In the hills and deserts of Sind the belief in beings of this order, as might be expected in a wild and desolate country, is found strong and universal; there, however, the Rakshas has changed his name to that of our old friend the “Gin” of the Arabian Nights, and he has somewhat approximated in character to the Pwcca or Puck of our own country. The Gin of the Beelooch hills is wayward and often morose, but not necessarily malignant. His usual form is that of a dwarfish human being, with large eyes and covered with long hair, and apt to breathe with a heavy snoring kind of noise. From the circumstantial accounts I have heard of such “Gins” being seen seated on rocks at the side of lonely passes, I suspect that the great horned eagle-owl, which is not uncommon in the hill-country of Sind, has to answer for many well-vouched cases of Gin apparition.
The Gin does not, however, always retain his own shape; he frequently changes to the form of a camel, goat or other animal. If a Gin be accidentally met, it is recommended that the traveler should show no sign of fear, and, above all, keep a civil tongue in his head, for the demon has a special aversion to bad language. Every Beelooch has heard of instances in which such chance acquaintanceships with Gins have not only led to no mischief, but been the source of much benefit to the fortunate mortal who had the courage and prudence to turn them to account; for a Gin once attached to a man will work hard and faithfully for him, and sometimes show him the entrance to those great subterranean caverns under the hills, where there is perpetual spring, and trees laden with fruits of gold and precious stones; but the mortal once admitted to such a paradise is never allowed to leave it. There are few neighborhoods in the Beelooch hills which cannot show huge stones, apparently intended for building, which have been, “as all the country-side knows,” moved by such agency, and the entrance to the magic cavern is never very far off, though the boldest Beelooch is seldom very willing to show or to seek for the exact spot.

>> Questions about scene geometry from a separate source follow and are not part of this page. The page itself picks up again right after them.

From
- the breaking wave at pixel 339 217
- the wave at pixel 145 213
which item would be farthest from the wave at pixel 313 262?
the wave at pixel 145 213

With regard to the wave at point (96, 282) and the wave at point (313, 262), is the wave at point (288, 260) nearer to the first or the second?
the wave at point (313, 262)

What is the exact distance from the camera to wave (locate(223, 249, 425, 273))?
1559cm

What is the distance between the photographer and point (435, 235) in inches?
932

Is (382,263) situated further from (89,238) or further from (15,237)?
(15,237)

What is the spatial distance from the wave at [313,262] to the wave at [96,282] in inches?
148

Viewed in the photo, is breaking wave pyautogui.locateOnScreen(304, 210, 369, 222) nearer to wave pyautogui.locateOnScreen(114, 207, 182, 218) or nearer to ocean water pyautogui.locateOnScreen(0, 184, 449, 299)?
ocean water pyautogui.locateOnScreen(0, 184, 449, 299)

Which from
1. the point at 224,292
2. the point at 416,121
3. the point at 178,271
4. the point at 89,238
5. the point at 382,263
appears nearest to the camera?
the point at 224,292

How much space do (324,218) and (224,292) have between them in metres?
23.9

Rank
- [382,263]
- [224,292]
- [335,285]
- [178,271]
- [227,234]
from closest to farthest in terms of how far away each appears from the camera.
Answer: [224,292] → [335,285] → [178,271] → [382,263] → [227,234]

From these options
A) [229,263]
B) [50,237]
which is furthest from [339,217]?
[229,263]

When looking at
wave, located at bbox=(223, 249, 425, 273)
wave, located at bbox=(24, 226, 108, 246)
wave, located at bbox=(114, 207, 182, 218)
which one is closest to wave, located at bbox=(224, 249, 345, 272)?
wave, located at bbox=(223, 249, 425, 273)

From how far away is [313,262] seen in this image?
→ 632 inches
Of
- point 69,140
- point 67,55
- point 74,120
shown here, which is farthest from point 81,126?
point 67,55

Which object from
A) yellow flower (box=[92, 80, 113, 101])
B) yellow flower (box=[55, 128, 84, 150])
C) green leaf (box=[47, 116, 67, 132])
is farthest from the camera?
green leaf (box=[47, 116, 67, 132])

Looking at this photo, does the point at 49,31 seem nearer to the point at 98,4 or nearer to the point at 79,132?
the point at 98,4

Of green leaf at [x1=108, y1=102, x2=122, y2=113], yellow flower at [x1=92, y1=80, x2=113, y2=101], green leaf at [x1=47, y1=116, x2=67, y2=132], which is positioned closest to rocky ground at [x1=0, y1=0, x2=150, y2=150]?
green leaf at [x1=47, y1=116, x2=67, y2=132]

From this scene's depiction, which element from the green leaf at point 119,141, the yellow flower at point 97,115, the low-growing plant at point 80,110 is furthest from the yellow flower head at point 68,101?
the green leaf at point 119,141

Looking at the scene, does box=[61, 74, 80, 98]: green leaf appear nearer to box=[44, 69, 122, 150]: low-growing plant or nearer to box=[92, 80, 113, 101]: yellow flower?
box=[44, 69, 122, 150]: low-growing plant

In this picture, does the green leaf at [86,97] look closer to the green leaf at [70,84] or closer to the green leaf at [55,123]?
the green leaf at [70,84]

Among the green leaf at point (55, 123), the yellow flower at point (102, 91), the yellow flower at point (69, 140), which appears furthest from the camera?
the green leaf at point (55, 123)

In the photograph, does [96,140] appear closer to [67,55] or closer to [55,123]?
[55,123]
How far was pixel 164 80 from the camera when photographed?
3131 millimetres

Superstitions nearly identical were still current within the last forty years, when I was a boy, on the borders of Wales. In Cwm Pwcca (the Fairies’ Glen), in the valley of the Clydach, between Abergavenny and Merthyr, the cave used to be shown into which a belated miner was decoyed by the Pwccas, and kept dancing for ten years; and a farm-house on the banks of the Usk, not far off, was, in the last generation, the abode of a farmer who had a friendly Pwcca in his service. The goblin was called Pwcca Trwyn, as I was assured from his occasionally being visible as a huge human nose. He would help the mortal by carrying loads and mending hedges, but usually worked only while the farmer slept at noon, and always expected as his guerdon a portion of the toast and ale which his friend had for dinner in the field. If none was left for him, he would cease to work; and he once roused the farmer from his noontide slumbers by thrashing him soundly with his own hedging-stake.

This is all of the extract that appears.